7. Install and load the quantreg package developed by Roger Koenker [2]. Then print the reference citation.
install.packages("quantreg")
library(quantreg)
citation("quantreg")

8. Summarize the results of the quantile regression model at the upper quantiles 0.75, 0.9, and 0.95.
summary(rq(Wmax~Yr,tau=c(0.75,0.9,0.95)),se="iid")
Tip: The standard errors (se= argument) can be estimated using other methods, type ?summary.rq

9. Plot the model results.
model=rq(Wmax~Yr,tau=seq(0.2,0.8,0.1))
plot(summary(model,alpha=0.05,se="iid"),
parm=2,pch=19,cex=1.2,mar=c(5,5,4,2)+0.1,
ylab="Trend (kt/yr)",xlab="Quantile")

Troubleshooting

Make sure there is permission on the computer to install software.


Make sure the commands are typed exactly as shown with bidirectional double quotes.


If copy/paste is used, make sure to change the quotations to bidirectional.

Anticipated Results
The exploratory plot should verify the lack of trend in the median lifetime maximum intensity. It should show a tendency for the strongest cyclones (higher quantiles) to get stronger over time. The statistical significance of the trends is assessed with a quantile regression model and the results are plotted.


References


[1] R Development Core Team, R: A language and environment for statistical computing. R Foundation for Statistical Computing, Vienna, Austria. ISBN 3-900051-07-0, URL http://www.R-project.org (2006).

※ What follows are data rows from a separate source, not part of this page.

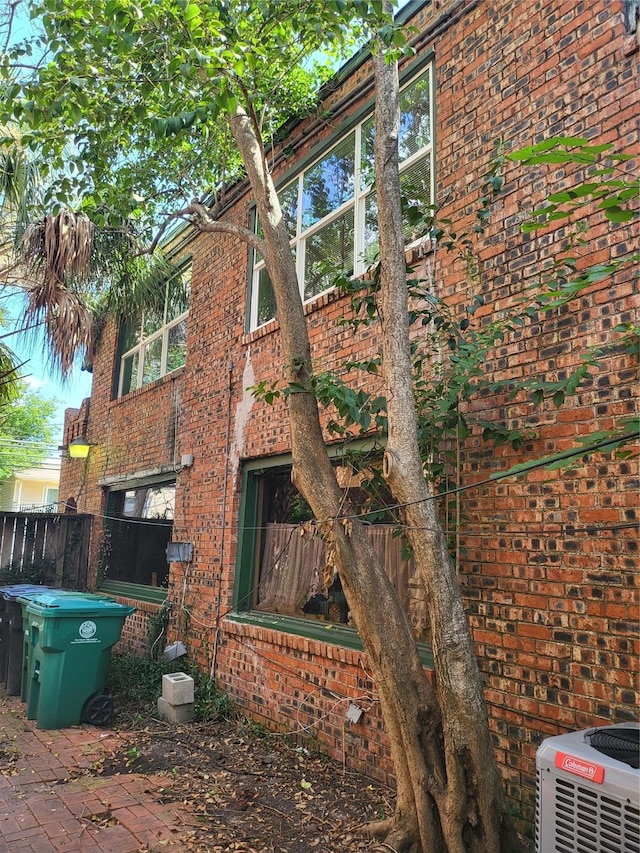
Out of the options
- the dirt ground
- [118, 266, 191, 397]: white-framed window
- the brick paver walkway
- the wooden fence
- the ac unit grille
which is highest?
[118, 266, 191, 397]: white-framed window

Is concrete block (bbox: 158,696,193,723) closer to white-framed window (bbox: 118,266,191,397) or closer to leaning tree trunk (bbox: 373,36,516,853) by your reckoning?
leaning tree trunk (bbox: 373,36,516,853)

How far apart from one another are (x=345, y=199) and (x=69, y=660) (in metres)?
5.22

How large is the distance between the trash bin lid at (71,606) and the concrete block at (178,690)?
84 centimetres

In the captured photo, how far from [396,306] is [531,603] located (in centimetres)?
193

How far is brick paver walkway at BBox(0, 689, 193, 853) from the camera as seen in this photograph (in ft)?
12.9

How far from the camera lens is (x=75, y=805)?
4469 millimetres

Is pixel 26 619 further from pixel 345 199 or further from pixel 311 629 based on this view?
pixel 345 199

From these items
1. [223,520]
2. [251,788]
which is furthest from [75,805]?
[223,520]

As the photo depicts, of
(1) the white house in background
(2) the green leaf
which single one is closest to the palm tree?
(2) the green leaf

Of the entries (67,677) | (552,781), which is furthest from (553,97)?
(67,677)

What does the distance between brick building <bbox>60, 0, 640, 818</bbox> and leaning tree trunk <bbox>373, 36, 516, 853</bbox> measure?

[2] Koenker, R. quantreg: Quantile Regression. R package version 4.10. http://www.r-project.org (2007)

Acknowledgments
Thanks go to all involved with the R project for statistical computing. Special thanks go to Thomas Jagger for his statistical help. The work is supported by the U.S. National Science Foundation, Risk Prediction Initiative of the Bermuda Institute for Ocean Studies, and the Florida Catastrophic Storm Risk Management Center of Florida State University.